= Alabama Camps =

Hawaii between the years 1835-1946 had many plantations which required forced labor in order to function. While most of the workforce was made up of immigrants from Asia, in very rare instances African American slaves were shipped to Hawaii from the mainland of the United States. These rare instances were called Alabama camps and represented discrimination against African Americans in Hawaii.

== History ==
The first plantation in Hawaii was created by William Northey Hooper, in 1836, on Koloa, Kaua’i which changed the course of Hawaiian history. Plantations exploded in Hawaii as their profits were unmatched at the time in the area thanks to the tropical climate which promoted growth of coffee, pineapple, and other crops. The immense workload was a major drawback of the plantations and as a result many foreign groups were imported as laborers to work the plantations. While Asian groups such as Japanese, Korean, and Filipinos were the most common, there were situations where African American slaves were sent to Hawaii, although there were few. They were and still are a tiny percentage of the Hawaiian population. One theorized reason is the fact that African Americans along with other minority groups experienced some of the greatest effects of major illnesses, including higher rates of heart disease, cerebrovascular, influenza, and pneumonia. Each group of people working on plantations were given a nickname and African Americans were referred to as the Alabama camps. The name of these camps came from where most of the African American slaves came from, Alabama. Dating back to 1901, these laborers were crucial to keep up with the booming sugar plantations across Hawaii.

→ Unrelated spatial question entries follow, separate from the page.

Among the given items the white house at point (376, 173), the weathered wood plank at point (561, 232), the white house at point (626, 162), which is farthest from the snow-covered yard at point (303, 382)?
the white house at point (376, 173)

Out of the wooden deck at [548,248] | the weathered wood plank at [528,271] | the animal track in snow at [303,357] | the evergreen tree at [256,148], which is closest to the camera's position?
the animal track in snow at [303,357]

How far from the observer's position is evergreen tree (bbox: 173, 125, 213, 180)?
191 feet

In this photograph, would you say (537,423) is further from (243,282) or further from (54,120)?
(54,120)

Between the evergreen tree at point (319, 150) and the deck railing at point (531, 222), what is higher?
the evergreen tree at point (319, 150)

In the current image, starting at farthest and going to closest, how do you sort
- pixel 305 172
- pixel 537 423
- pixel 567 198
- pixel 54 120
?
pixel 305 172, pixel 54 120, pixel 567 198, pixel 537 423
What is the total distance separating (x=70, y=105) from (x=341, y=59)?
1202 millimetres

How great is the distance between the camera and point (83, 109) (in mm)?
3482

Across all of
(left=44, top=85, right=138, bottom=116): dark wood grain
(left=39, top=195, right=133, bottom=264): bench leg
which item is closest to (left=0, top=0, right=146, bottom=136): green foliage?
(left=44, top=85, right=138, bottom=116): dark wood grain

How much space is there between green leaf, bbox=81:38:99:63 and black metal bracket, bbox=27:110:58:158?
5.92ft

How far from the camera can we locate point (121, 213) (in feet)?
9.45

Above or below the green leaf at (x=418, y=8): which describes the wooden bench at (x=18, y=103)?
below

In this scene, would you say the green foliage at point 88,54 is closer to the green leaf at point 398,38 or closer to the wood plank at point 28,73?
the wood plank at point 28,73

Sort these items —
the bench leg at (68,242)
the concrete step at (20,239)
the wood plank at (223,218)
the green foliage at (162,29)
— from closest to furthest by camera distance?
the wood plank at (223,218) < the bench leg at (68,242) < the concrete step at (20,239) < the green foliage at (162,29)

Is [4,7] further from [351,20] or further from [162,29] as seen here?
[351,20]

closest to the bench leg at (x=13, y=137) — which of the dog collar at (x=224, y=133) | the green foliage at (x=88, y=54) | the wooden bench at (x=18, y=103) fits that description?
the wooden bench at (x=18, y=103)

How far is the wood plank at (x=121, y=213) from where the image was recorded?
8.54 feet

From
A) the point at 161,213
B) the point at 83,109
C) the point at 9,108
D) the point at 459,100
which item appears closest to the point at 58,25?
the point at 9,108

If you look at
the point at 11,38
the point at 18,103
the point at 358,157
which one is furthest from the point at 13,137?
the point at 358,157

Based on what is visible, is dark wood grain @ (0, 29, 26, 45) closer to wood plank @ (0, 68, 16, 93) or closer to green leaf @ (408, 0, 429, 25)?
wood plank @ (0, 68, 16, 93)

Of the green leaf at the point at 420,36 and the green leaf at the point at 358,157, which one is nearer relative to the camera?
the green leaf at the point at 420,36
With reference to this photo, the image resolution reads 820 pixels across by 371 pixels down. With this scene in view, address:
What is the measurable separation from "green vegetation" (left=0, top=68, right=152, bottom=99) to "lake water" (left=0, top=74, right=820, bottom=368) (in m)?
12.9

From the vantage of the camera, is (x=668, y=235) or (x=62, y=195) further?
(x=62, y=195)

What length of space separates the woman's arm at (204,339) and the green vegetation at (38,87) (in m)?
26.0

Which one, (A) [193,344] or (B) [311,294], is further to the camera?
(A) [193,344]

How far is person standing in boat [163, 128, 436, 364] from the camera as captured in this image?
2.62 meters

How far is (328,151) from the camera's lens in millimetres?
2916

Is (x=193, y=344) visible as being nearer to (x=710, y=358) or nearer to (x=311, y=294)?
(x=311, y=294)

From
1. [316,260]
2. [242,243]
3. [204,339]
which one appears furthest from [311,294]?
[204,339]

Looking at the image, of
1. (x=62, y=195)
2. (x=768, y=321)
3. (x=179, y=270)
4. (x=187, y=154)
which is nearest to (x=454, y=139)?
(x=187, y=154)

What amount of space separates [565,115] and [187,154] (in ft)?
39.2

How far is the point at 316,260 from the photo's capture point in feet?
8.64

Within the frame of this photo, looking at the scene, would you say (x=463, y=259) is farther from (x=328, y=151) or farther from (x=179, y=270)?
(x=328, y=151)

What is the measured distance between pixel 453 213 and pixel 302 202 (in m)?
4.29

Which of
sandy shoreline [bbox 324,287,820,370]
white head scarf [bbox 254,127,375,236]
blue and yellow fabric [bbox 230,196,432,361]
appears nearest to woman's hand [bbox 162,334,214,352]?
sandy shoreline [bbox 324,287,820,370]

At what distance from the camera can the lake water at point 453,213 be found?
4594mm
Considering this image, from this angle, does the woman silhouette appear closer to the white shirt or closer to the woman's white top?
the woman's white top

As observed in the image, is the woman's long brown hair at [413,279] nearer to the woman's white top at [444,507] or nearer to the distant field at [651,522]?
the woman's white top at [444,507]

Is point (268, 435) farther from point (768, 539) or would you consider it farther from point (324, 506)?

== Race in the Alabama Camps ==
Many African Americans had viewed Hawaii as a sanctuary for them, as it never relied on a social system that involved race. It was only after it was annexed forcibly that they adopted the US view of race. Even after the adoption of America's view on race, African Americans were treated normally, as their skin tone put them alongside native Hawaiians. While still treated worse than white individuals they were treated much better than Asian Americans in Hawaii, which was reflected in how much they were paid for their work. When sent to Hawaii, African Americans became free as Hawaii outlawed slavery in 1852, though they were still treated very similarly.

== End of the camps ==
It was only in 1946 when laborers banded together and collectively left plantations that the mistreatment ended. This occurred because labor unions desperately tried to barter for better working conditions but plantation owners refused and kept pushing off meetings and promises until the unions quit altogether. African Americans assisted with this process by adding their beliefs to the polyarchy, a term used by Robert Dahl, which used many cultural views to approach problems with a unique perspective, putting the majority of people first. While not solely responsible, the African Americans' beliefs certainly made the polyarchy more diverse, which helped it to be more effective. Alongside their fellow workers, African Americans suddenly were on equal footing with those they had worked under for years, and like many others, wasted no time making a better life for themselves.

== After the camps ==
Because of the white influence in Hawaii, African Americans still faced discrimination there, with many experiencing harsher punishments simply because of their ethnicity. Eventually African Americans would be seen as equals in Hawaii through their actions, as in the case of Doris Miller who fought during the Pearl Harbor attack, and is among the Africans Americans who earned recognition in the military and in other areas. Over the years Hawaii went from using African Americans as slaves to become one of the most ethnically inclusive places in the world, nearly eliminating racism.